Ainda assim, lutamos a luta nos termos em que ela é dada, lutamos e conseguimos cotas e, agora, na emergência do vírus, lutamos pelo adiamento das provas para que os menos privilegiados tenham alguma chance. Lutamos por outros métodos de entrada como o sorteio que, se parecem absurdos, basta lembrar que se todos pagam a universidade pública, e se ela não tem vagas para todos (por que não tem? não poderia ter?) que ela seja frequentada proporcionalmente por todos. Nesse gesto, ainda alcançaríamos, de quebra, a turma mais demograficamente democrática da história do ensino superior brasileiro. O que isso diz sobre o estado atual das universidades?

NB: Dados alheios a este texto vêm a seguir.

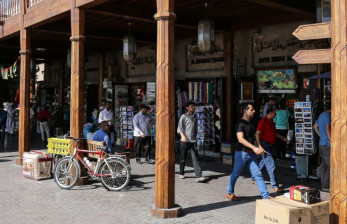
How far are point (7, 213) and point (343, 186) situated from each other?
18.0 ft

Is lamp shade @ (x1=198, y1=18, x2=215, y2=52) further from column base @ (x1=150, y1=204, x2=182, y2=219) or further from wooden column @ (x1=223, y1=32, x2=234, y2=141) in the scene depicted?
column base @ (x1=150, y1=204, x2=182, y2=219)

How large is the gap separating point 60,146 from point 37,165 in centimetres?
86

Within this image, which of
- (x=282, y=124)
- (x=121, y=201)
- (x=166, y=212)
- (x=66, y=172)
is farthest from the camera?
(x=282, y=124)

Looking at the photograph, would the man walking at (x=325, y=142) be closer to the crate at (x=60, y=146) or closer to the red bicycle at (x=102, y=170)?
the red bicycle at (x=102, y=170)

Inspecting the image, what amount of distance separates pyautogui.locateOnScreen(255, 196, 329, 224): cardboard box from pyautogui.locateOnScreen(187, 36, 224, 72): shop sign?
9367mm

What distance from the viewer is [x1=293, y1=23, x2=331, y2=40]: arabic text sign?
5.02m

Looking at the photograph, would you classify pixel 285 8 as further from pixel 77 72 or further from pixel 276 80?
pixel 77 72

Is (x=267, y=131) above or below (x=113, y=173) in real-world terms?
above

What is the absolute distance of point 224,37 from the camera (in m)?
13.2

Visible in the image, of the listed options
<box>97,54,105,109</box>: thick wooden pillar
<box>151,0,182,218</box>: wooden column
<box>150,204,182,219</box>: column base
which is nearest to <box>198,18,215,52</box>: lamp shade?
<box>151,0,182,218</box>: wooden column

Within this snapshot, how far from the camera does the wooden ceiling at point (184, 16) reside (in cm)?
1045

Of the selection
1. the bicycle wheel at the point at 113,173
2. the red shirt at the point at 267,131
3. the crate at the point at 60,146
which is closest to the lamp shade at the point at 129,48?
the crate at the point at 60,146

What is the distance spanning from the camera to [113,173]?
867 cm

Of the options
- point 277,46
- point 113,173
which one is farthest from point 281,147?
point 113,173
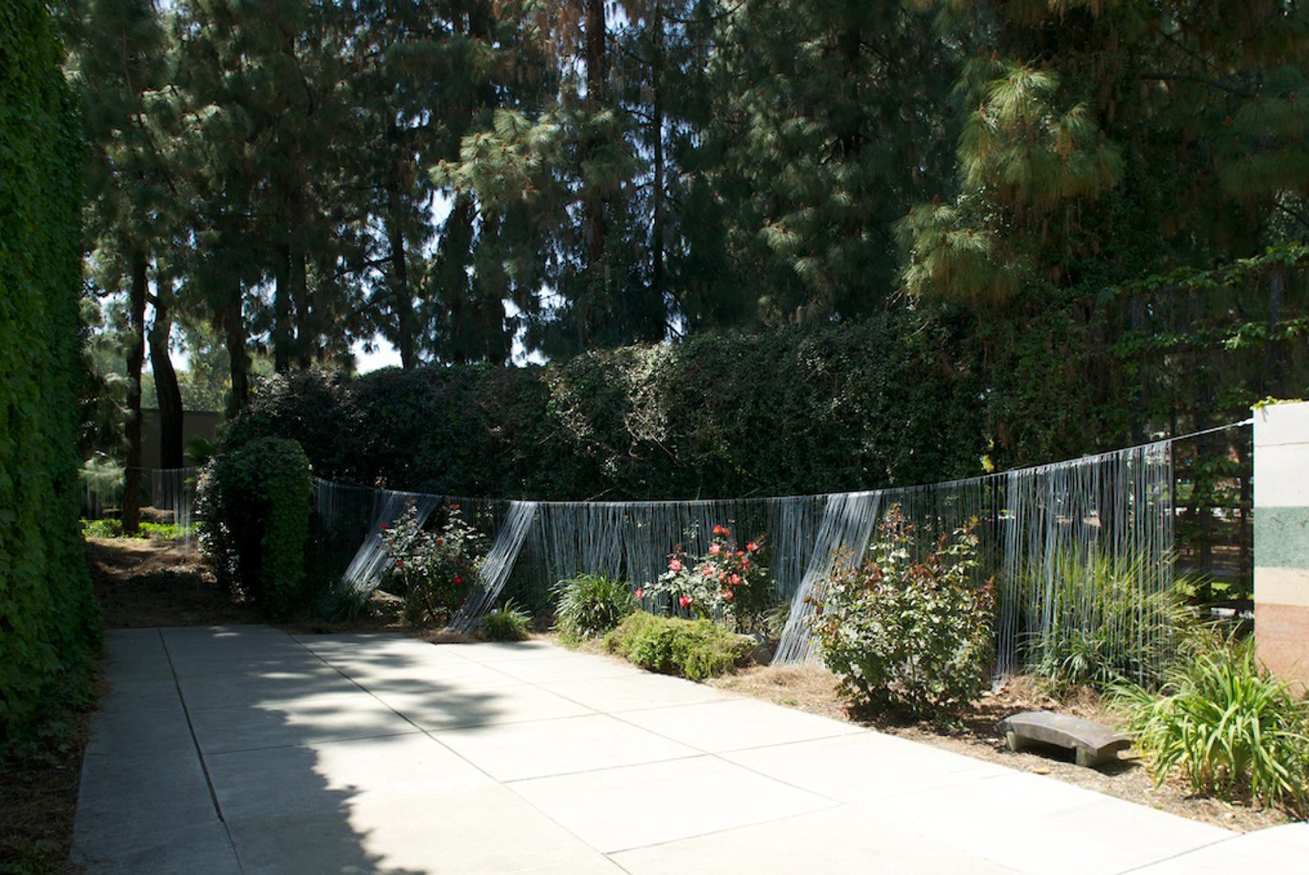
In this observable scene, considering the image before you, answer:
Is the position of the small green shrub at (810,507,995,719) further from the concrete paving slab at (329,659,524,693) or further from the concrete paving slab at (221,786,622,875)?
the concrete paving slab at (329,659,524,693)

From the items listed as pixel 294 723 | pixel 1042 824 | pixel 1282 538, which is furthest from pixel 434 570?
pixel 1282 538

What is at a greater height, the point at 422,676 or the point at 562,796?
the point at 562,796

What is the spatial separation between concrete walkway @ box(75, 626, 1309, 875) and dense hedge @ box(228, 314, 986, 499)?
326 centimetres

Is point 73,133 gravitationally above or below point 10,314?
above

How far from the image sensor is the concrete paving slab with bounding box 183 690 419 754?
6133 mm

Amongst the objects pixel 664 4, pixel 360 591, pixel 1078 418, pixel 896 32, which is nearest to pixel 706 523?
pixel 1078 418

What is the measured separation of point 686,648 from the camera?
859cm

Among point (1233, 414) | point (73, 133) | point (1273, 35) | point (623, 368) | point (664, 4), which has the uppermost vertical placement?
point (664, 4)

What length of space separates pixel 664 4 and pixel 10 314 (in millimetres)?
13628

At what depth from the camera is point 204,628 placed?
37.7ft

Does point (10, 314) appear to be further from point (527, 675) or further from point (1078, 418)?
point (1078, 418)

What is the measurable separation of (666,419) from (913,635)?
214 inches

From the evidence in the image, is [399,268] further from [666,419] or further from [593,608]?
[593,608]

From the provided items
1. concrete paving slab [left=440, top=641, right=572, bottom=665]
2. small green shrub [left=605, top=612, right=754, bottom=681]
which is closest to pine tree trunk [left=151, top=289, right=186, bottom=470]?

Para terminar, minha amiga Mariana Ruggieri, que também tem oferecido disciplinas de graduação da Unicamp, lembrou em uma conversa sobre o ENEM da série distópica da Netflix “3%”. Essa série brasileira captura bem as especificidades de um apocalipse brasileiro. Nela, a divisão social absolutamente sectária, que garante bem estar apenas à parte da população que dá título à série, é mantida através de uma prova para jovens muito parecida com o vestibular.

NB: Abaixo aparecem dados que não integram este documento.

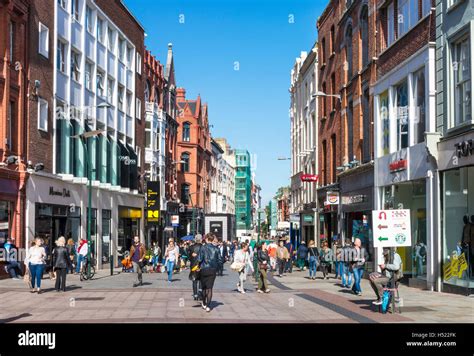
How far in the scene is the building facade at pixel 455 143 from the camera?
787 inches

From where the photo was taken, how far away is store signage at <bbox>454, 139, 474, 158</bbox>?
19453 millimetres

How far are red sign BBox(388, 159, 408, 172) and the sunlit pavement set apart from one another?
15.2 ft

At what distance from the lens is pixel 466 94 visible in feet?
66.6

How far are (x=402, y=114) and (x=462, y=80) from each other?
587cm

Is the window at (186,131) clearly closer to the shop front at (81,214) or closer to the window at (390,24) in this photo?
the shop front at (81,214)

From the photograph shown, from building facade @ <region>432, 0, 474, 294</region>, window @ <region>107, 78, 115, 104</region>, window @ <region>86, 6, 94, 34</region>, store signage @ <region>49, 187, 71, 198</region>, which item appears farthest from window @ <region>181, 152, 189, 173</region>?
building facade @ <region>432, 0, 474, 294</region>

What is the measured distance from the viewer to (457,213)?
21125mm

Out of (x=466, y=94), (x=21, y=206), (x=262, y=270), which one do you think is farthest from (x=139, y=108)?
(x=466, y=94)

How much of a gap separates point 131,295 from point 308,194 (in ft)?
103


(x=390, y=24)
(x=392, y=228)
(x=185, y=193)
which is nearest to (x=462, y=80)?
(x=392, y=228)

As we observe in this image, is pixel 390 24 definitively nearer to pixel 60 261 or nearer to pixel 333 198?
pixel 333 198

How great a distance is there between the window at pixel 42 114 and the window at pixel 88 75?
6978mm

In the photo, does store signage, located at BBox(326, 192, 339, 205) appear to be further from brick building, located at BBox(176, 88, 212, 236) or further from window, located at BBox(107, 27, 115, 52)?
brick building, located at BBox(176, 88, 212, 236)
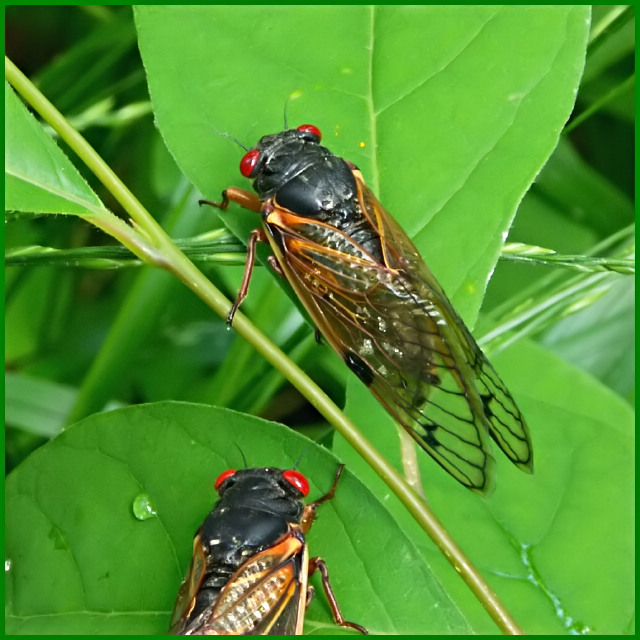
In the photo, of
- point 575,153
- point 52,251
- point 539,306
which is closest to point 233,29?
point 52,251

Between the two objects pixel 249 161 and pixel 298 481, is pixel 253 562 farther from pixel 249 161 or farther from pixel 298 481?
pixel 249 161

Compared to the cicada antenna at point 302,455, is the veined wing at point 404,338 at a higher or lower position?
higher

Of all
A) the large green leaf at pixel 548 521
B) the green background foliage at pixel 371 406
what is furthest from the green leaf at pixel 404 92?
the large green leaf at pixel 548 521

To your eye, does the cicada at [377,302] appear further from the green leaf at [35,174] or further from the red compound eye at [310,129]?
the green leaf at [35,174]

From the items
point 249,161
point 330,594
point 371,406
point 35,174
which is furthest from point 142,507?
point 249,161

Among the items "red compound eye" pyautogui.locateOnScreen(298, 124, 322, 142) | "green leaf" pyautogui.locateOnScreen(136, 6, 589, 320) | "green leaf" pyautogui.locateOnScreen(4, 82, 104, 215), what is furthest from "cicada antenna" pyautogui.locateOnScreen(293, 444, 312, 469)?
"red compound eye" pyautogui.locateOnScreen(298, 124, 322, 142)

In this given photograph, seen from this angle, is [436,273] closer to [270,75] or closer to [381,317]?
[381,317]
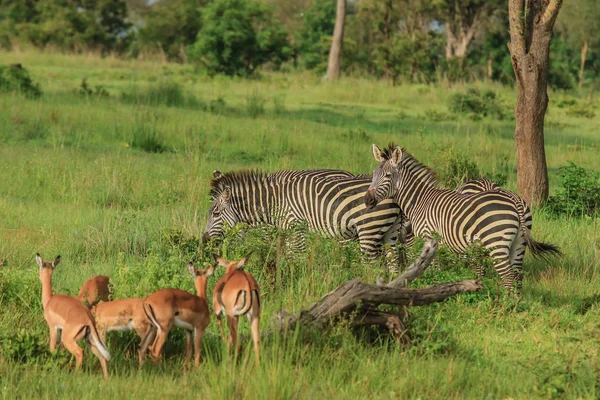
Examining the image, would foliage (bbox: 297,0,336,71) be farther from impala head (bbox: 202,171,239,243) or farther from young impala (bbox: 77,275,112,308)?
young impala (bbox: 77,275,112,308)

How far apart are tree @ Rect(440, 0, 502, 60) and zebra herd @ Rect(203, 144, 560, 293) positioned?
3154 centimetres

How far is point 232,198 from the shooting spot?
333 inches

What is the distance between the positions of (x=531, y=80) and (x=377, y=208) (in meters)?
3.81

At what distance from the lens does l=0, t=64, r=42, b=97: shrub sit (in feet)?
58.9

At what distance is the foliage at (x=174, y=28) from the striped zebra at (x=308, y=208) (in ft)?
116

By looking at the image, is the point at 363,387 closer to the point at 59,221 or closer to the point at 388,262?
the point at 388,262

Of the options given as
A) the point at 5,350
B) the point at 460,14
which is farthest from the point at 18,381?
the point at 460,14

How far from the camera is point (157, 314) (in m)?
5.06

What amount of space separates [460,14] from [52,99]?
84.2 feet

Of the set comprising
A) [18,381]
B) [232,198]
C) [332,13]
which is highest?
[332,13]

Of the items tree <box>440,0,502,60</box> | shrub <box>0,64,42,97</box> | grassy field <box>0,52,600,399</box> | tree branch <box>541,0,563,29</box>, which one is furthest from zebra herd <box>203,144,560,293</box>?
tree <box>440,0,502,60</box>

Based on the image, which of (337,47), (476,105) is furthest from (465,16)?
(476,105)

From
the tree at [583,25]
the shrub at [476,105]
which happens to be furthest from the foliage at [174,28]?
the shrub at [476,105]

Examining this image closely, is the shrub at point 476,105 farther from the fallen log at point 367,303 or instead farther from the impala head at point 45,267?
the impala head at point 45,267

Cena do primeiro episódio de série brasileira 3% da Netflix. Foto: Reprodução

Se for mantido nos moldes atuais, o Enem de 2020 sem dúvida terá essa imagem de uma fila de jovens esfarrapados rumo a uma prova sem sentido, mais amparados pela fé de uma vida melhor do que por capacidades treinadas e adquiridas. Se o coronavírus nos coloca, ainda que temporariamente, em modo apocalíptico, precisamos adotar medidas de solidariedade. Precisamos resistir a sua lógica, não acelerá-la. Precisamos nos lembrar dos que têm menos e que sofrem mais, não apenas agora, mas, como consequência, nos próximos anos, pela perda de oportunidades-chave como a matrícula em uma universidade de qualidade. Precisamos nos organizar para que haja garantias de ampliação da educação, de resguardo com os mais frágeis, de abertura continuada da universidade, não retrocesso a uma universidade elitista. É preciso, sobretudo em um momento assim, cuidado e oportunidade para todos os nossos jovens, não apenas para aqueles conhecidos 3%.